Stored entries:
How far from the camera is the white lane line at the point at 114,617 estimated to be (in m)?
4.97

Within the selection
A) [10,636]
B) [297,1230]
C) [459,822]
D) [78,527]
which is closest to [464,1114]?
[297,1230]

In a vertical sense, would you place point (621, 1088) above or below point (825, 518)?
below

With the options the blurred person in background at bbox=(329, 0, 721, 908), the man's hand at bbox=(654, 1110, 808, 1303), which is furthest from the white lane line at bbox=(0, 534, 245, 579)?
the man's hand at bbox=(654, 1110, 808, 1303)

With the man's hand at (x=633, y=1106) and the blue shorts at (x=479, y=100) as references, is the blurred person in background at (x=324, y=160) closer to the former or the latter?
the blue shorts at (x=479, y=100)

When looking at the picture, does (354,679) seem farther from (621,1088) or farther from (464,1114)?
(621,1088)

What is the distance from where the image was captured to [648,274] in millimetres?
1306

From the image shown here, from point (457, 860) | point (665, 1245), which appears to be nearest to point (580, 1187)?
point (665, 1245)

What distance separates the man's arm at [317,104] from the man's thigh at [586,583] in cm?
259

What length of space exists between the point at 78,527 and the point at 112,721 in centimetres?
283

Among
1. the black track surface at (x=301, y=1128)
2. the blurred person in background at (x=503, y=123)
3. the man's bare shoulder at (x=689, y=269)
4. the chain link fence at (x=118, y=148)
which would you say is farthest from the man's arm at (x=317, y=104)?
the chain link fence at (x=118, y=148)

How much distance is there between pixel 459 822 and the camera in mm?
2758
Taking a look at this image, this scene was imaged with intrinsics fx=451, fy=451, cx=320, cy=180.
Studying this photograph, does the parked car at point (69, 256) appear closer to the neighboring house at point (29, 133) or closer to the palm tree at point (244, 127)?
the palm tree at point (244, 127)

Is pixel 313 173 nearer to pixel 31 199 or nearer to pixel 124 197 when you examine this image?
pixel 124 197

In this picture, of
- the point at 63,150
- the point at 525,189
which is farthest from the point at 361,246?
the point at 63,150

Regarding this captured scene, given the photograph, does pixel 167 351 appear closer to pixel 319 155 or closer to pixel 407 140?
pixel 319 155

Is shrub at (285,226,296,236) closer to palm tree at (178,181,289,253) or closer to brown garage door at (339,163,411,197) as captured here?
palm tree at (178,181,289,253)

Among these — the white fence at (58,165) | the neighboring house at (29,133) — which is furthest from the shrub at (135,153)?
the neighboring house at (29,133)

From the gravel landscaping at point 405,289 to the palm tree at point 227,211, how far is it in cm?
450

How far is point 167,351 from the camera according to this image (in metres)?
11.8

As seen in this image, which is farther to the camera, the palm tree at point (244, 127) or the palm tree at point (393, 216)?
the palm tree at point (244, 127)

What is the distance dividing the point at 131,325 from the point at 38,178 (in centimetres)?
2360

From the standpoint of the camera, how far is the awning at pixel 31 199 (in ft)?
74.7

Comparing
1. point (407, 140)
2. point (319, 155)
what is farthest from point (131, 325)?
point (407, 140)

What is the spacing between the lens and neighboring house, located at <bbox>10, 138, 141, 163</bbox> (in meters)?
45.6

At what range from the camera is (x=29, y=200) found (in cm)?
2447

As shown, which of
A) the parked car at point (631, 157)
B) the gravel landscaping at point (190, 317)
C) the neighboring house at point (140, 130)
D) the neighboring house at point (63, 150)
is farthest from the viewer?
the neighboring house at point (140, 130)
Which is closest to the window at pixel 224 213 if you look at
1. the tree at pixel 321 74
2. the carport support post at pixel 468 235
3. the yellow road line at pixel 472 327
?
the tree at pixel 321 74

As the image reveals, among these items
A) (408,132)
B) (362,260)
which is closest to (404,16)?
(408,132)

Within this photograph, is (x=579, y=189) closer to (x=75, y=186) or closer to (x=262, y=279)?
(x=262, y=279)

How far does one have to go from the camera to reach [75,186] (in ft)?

» **WHAT IS REQUIRED**: Repeat, with no changes, each line from the one with "Which is closest to the" to the end of the listing, including both ends and nothing else.

» **RESULT**:
Which is closest to the window at pixel 224 213 if you look at
1. the tree at pixel 321 74
2. the carport support post at pixel 468 235
3. the yellow road line at pixel 472 327
?
the tree at pixel 321 74

As the image reveals, among these items
A) (408,132)
B) (362,260)
which is closest to (404,16)?
(408,132)

Within this photograph, is (x=579, y=189) closer to (x=75, y=186) or closer to (x=262, y=279)?
(x=262, y=279)

How far does one have to go from the camera to reach [75,186] (in ft)?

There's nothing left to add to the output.